1) dynamic outside front tire loading This figure is in #. Add both front weights .( for our purpose of relative value)
This is the major limit for actual turn speed and brake performance. Less front weight allows the car to turn faster and stop better. The actual geometry( wheel angle of 3-10degrees turned) and brake size has very little to do with real world performance ,it is basic physics of dynamic # per sq in of rubber.

2) Roll center/vertical CG value. Lower is better, esp rear roll center. The rear roll picks up the inside front tire, slowing the car,adding to outside load,see #1.

Subset, aero
3)Windshield angle; lower is better. IT rules have the same size wheels/tires airdam . The major value not moved is the glass angle. Big value with 100 -125hp, Huge impact in top gear. Huge impact in top gear**

4) sq/in of involvement; smaller car has less sq in, smaller window lets less air inside, resulting in less involvement.etc.
Smaller car makes smaller hole in air.

Powertrain; Eng,gears.; est HP /cc, lower factory value to cc leaves more room to build HP.
1) #/ cc.; acceleration estimator.
Valve area per CC, determines operating RPM range. cam timing etc.

2)gear box. determines time in torque range


The areas thatITAC should look at ; IMO

#per CC
Est HP per #
Throttle body size area/ to CC.
front weight
Aero sq in and windshield angle .
rear roll center/vertical CG


Based upon prior statements.

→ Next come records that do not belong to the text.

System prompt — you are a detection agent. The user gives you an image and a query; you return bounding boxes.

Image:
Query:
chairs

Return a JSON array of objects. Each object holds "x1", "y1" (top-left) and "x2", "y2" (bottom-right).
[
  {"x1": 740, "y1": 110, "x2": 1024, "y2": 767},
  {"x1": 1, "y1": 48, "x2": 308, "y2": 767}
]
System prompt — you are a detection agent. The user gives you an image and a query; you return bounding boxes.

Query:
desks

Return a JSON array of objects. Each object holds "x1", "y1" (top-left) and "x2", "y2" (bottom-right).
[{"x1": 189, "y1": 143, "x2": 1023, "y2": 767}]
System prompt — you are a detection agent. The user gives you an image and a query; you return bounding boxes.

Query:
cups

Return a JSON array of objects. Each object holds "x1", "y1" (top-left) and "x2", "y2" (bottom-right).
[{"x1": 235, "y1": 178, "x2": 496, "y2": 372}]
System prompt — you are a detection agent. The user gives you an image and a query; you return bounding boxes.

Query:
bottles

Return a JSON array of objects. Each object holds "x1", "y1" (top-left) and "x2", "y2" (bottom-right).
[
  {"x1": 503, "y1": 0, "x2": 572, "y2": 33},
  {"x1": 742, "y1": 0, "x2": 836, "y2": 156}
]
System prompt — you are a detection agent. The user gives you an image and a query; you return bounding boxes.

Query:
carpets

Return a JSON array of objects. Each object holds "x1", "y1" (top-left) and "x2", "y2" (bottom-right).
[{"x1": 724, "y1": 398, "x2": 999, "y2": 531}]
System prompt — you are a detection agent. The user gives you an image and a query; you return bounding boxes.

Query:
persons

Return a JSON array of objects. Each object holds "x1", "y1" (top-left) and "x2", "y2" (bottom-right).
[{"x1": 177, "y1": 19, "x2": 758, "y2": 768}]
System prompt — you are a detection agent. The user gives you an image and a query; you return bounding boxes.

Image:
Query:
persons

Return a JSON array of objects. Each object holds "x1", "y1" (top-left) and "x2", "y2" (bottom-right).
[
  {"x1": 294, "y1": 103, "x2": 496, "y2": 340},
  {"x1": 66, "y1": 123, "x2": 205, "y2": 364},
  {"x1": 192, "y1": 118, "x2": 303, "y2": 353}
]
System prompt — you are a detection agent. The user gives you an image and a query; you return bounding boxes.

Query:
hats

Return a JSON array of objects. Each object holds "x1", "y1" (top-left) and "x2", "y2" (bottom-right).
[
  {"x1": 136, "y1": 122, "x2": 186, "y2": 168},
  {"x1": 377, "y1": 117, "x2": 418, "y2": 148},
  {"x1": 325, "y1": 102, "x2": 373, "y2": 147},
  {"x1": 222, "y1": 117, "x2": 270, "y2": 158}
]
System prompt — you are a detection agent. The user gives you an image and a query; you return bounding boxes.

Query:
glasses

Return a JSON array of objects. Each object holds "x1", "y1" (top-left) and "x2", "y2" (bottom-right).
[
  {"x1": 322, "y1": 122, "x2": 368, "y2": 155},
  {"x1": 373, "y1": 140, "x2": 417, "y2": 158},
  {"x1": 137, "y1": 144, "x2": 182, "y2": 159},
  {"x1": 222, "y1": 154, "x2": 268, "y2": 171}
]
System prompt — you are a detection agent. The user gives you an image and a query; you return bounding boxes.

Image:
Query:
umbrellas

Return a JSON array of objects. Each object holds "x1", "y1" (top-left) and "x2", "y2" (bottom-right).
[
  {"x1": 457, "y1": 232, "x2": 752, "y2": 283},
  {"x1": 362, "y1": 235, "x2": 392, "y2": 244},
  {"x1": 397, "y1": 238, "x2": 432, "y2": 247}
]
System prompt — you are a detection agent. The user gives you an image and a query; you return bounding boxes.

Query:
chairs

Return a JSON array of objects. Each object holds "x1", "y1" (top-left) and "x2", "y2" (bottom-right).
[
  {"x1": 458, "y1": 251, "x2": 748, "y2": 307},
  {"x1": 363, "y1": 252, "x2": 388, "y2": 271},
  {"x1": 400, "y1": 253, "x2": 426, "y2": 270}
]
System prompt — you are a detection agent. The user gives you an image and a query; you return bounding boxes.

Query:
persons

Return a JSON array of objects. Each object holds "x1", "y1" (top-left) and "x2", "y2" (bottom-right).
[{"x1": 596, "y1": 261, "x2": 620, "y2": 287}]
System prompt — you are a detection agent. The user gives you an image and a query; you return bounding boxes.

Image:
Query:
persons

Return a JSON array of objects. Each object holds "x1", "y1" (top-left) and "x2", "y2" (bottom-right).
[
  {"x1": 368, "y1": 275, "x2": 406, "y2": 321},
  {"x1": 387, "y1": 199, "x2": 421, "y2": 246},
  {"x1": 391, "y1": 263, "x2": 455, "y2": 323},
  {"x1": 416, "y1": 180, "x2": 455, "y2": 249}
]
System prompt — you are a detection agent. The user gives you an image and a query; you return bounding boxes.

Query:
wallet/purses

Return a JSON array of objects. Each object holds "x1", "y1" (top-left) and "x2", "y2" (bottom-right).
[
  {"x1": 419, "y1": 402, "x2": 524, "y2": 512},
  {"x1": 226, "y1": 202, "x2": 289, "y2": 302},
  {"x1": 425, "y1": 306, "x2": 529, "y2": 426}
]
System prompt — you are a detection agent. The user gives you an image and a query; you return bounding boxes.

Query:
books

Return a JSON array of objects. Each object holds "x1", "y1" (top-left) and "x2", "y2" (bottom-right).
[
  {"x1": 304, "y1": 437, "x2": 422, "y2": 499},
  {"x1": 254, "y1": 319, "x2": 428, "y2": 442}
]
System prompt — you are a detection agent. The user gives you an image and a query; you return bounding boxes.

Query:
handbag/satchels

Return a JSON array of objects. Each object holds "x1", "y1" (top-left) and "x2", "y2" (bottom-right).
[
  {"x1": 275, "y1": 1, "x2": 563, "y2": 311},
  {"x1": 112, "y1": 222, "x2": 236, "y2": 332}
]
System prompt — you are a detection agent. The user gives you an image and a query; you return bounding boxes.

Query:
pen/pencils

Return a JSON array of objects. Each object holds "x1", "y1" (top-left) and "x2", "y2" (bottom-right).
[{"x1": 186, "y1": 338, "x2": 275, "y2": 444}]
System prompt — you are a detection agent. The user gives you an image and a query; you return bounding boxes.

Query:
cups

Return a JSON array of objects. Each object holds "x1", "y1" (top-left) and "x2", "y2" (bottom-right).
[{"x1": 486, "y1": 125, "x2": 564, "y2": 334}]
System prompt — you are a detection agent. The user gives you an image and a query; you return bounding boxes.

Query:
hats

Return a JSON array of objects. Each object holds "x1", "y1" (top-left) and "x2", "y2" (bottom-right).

The A 1 ,VWs should all weight the same, the Honda CRX and sedan should weigh the same .

Based on real world observation and 20yr.history, the VW were very close together with a 50# spread. The Civic/CRX is close with a 100# spread .
Why mess with success? that already existed? Move the cars weight together, keeping the spread. Logic should prevail. When real word observation has more value than an equation..

Its like the baseball coach messing with my kid that was hitting .435 .Those kids can do whatever theywant.

Again you guys can do whatever you want, but make improvements not back track.

I always say that either you are part of the solution or part of the problem. I would be happy to assist with aero estimations.
To do so you need a "zero car" target car. I use the Golf Mk 2 as I have 4or 5 and can get a decent repeatable value for it and the Jetta.
My Rocco has no front bumper at this point.